Although the journey to strong supplier relationships is long and often iterative, the benefits are unmatched. Especially as organizations continue to overcome the drastic impact this tumultuous global supply chain has had on operations. 

Harness the Power of Data in Real-time

The supply chain has always had some level of unpredictability. But it’s fair to say that recent challenges have made it much more difficult for supply chain managers to gain a reliable picture of global supply chain conditions.

Just take a look at the transportation jams that have stumped businesses since the pandemic began. Congestion at shipping ports especially has dramatically increased shipping times and costs. According to a report in Nikkei, shipping took two to three times longer than usual when these issues were at their peak last summer. 

These pressures highlight the importance of having real-time visibility across your supply chain – and the need for a granular data strategy. Data has long been a source of competitive advantage for organizations. Leveraging it not only helps supply chain managers monitor performance in real-time – whether it be tracking orders and deliveries or managing inventory – but it’s the key to being able to get ahead of disruptions that might hurt your business and bottom line. 

For example, supply chain managers can use real-time data to determine the probability of a shipment arriving on time, the likelihood of cost increases and forecast lead times. This empowers them to react faster to global supply chain disruptions and take action confidently to minimize their risk.

Turning Supply Chain Chaos Into Strategy 

Modern supply chains are too complex to be managed effectively without real-time data. The good news is that 89% of businesses understand this and are planning to make strategic investments in their supply chain management this year, with 44% planning on utilizing data collection and analytics technologies to gain real-time insights into their supply chain operations.

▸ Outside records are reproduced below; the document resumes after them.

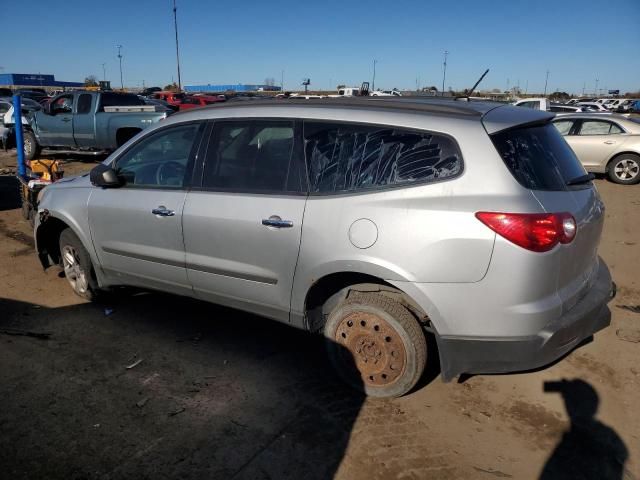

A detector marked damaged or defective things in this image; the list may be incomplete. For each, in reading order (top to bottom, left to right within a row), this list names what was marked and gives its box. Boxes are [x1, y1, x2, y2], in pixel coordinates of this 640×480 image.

rusty steel wheel rim [336, 310, 404, 388]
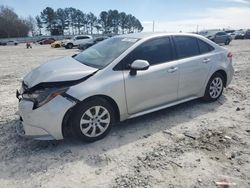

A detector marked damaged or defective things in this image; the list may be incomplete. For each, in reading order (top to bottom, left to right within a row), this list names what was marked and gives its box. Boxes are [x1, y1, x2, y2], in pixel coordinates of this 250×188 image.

crumpled hood [23, 55, 97, 88]
exposed headlight housing [22, 86, 69, 108]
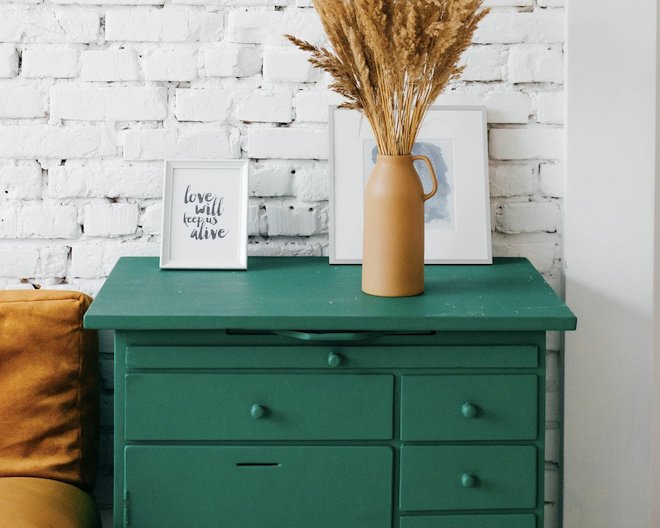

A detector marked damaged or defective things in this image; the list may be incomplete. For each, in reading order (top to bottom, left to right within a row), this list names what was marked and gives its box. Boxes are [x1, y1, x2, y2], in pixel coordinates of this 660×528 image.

green paint chip on dresser [85, 256, 576, 528]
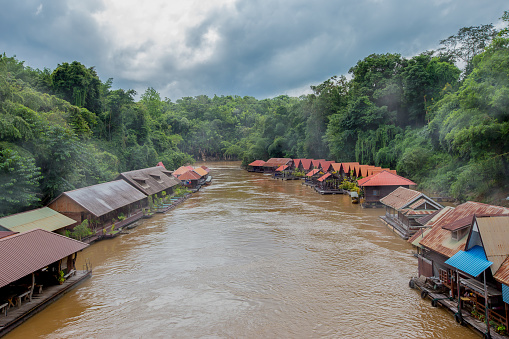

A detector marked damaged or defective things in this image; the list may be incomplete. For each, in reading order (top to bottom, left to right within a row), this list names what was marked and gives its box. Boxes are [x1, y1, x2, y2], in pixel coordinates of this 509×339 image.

rusty red roof [356, 171, 414, 187]
rusty red roof [0, 228, 88, 290]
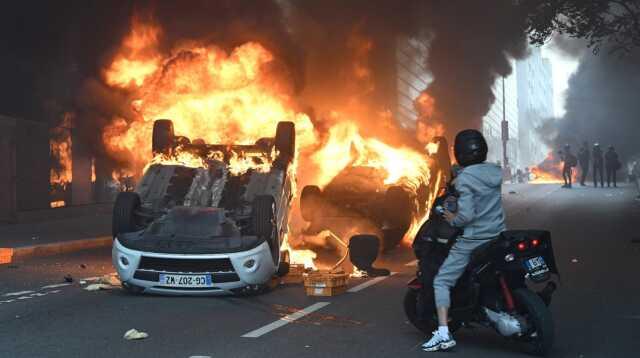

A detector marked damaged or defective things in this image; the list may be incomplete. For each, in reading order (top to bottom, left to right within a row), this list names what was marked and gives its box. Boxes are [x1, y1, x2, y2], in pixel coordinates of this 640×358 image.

overturned car [112, 119, 296, 296]
overturned car [298, 137, 450, 252]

One space we’re seeing increased investment in is the adoption of supply chain management systems that enable supply chain managers to execute the three tips outlined above from one platform. Indeed, the development of these types of innovations is one positive that’s grown from an undeniably difficult period for supply chains. They help supply chain managers improve supplier relationships, streamline important business practices and monitor and manage the global supply chain all on one platform. In other words, these solutions act as their single source of truth. An indisputable asset for supply chain managers seeking new ways to protect their function from the wrath of unpredictability and economic turbulence.